╭─ RECORD EXTRACTS

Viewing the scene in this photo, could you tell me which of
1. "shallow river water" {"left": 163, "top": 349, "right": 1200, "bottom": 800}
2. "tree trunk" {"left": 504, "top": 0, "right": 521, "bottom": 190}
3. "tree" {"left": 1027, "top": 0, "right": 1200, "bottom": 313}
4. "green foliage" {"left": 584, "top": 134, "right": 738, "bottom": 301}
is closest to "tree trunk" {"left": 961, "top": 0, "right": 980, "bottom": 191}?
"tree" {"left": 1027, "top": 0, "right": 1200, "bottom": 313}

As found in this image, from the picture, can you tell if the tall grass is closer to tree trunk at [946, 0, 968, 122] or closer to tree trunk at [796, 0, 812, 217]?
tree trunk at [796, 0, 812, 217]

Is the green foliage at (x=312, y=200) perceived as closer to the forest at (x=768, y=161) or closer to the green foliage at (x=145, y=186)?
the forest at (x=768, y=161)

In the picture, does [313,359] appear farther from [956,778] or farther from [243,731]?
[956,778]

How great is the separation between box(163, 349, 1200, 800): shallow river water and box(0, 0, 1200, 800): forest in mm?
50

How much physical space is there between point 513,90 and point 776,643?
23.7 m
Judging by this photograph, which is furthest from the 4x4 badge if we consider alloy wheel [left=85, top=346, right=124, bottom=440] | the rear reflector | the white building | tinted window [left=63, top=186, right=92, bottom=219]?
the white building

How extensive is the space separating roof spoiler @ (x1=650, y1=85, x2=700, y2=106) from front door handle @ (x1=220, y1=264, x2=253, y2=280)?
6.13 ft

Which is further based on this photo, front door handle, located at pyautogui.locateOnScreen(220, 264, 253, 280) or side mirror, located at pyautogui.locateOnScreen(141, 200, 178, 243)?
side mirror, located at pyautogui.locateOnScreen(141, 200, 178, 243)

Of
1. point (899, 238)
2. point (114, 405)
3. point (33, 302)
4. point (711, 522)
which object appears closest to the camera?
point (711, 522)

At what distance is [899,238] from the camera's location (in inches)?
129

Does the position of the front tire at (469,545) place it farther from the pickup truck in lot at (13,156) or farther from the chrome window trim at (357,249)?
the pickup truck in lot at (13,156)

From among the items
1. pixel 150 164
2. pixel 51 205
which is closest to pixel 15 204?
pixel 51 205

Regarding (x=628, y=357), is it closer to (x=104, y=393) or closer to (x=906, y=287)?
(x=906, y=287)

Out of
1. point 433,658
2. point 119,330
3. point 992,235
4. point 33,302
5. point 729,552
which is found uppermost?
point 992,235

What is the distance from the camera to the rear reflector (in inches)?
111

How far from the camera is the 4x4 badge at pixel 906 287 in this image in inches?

╰─

Retype the data in full and match it exactly.

Viewing the scene in this photo, could you tell me which of
1. "shallow river water" {"left": 163, "top": 349, "right": 1200, "bottom": 800}
2. "tree trunk" {"left": 504, "top": 0, "right": 521, "bottom": 190}
3. "tree" {"left": 1027, "top": 0, "right": 1200, "bottom": 313}
4. "green foliage" {"left": 584, "top": 134, "right": 738, "bottom": 301}
is closest to "tree trunk" {"left": 961, "top": 0, "right": 980, "bottom": 191}?
"tree" {"left": 1027, "top": 0, "right": 1200, "bottom": 313}

As found in this image, from the picture, can you tell if the tall grass is closer to tree trunk at [946, 0, 968, 122] or closer to tree trunk at [796, 0, 812, 217]?
tree trunk at [796, 0, 812, 217]

Is the green foliage at (x=312, y=200) perceived as closer to the forest at (x=768, y=161) or closer to the green foliage at (x=145, y=186)?
the forest at (x=768, y=161)

In the picture, does [313,359] appear farther from [956,778] or farther from [243,731]?
[956,778]

How great is the separation between box(163, 349, 1200, 800): shallow river water and box(0, 0, 1200, 800): forest in mm?
50

How much physical space is there between point 513,90 and point 776,643?
23.7 m
Judging by this photograph, which is furthest from the 4x4 badge if we consider alloy wheel [left=85, top=346, right=124, bottom=440] | the rear reflector | the white building | tinted window [left=63, top=186, right=92, bottom=219]?
the white building

How extensive is the space separating roof spoiler @ (x1=650, y1=85, x2=700, y2=106) from front door handle @ (x1=220, y1=264, x2=253, y2=280)?
6.13 ft

Which is further based on this photo, front door handle, located at pyautogui.locateOnScreen(220, 264, 253, 280) or side mirror, located at pyautogui.locateOnScreen(141, 200, 178, 243)?
side mirror, located at pyautogui.locateOnScreen(141, 200, 178, 243)

Of
1. point (899, 238)
2. point (114, 405)
3. point (33, 302)
4. point (711, 522)
which object appears closest to the camera?
point (711, 522)

At what distance is [899,238] from the camera's location (in inches)?
129

Does the position of the front tire at (469,545) place it farther from the pickup truck in lot at (13,156) or farther from the chrome window trim at (357,249)?
the pickup truck in lot at (13,156)

From among the items
1. pixel 150 164
2. pixel 51 205
which is closest to pixel 15 204?
pixel 51 205

Regarding (x=628, y=357), is it closer to (x=104, y=393) or closer to (x=906, y=287)?
(x=906, y=287)

Out of
1. point 433,658
2. point 119,330
3. point 992,235
4. point 33,302
5. point 729,552
which is found uppermost?
point 992,235

What is the distance from the camera to the rear reflector (in inches)?
111

How far from the camera is the 4x4 badge at pixel 906 287 in this image in inches?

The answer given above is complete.